=== Section Start ===

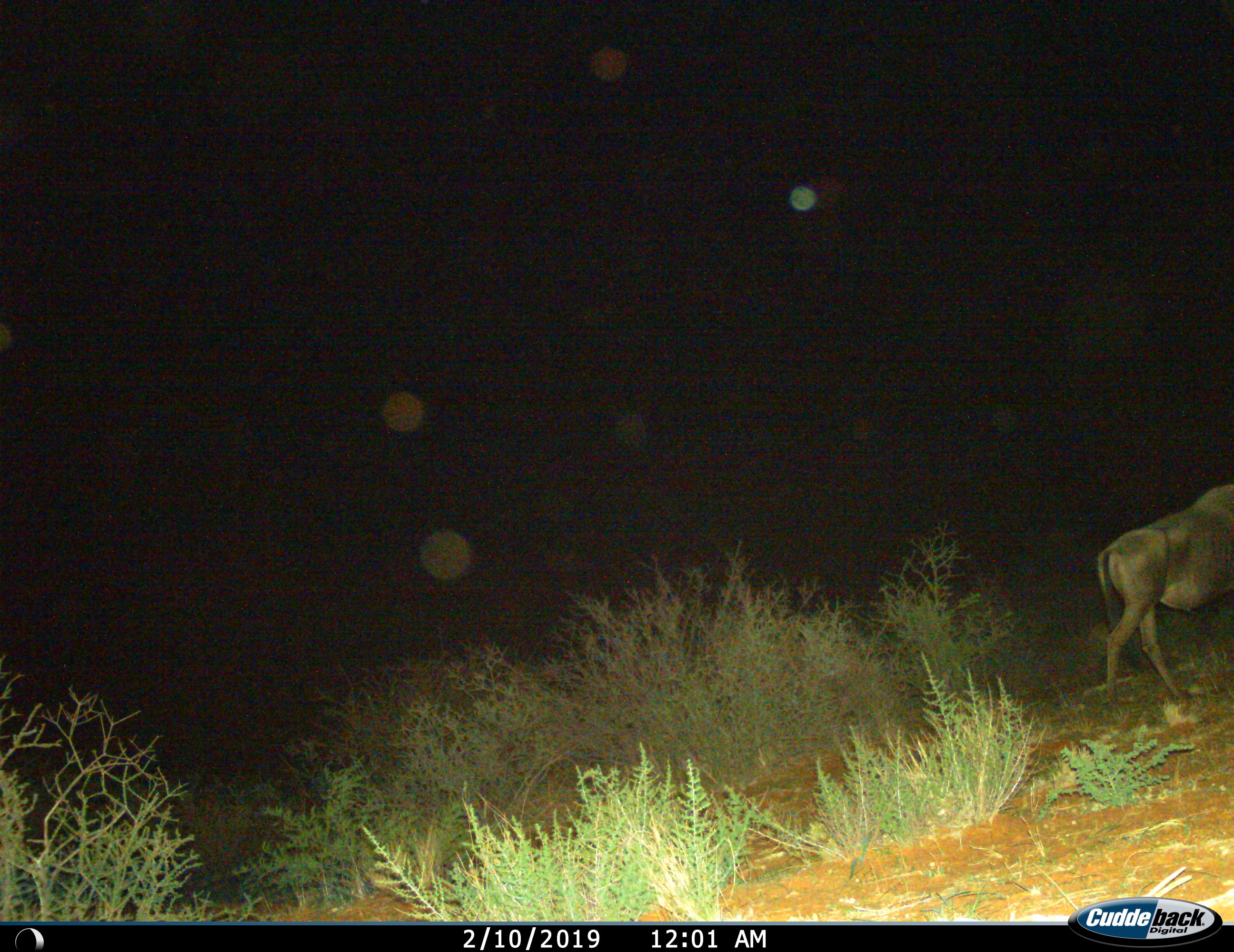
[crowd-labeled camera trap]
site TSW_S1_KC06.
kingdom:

=== Section End ===

◆ What to work on ◆
Every line above should be copied exactly, apart from any pictures.

◆ Answer below ◆
[crowd-labeled camera trap]
site TSW_S1_KC06.
kingdom:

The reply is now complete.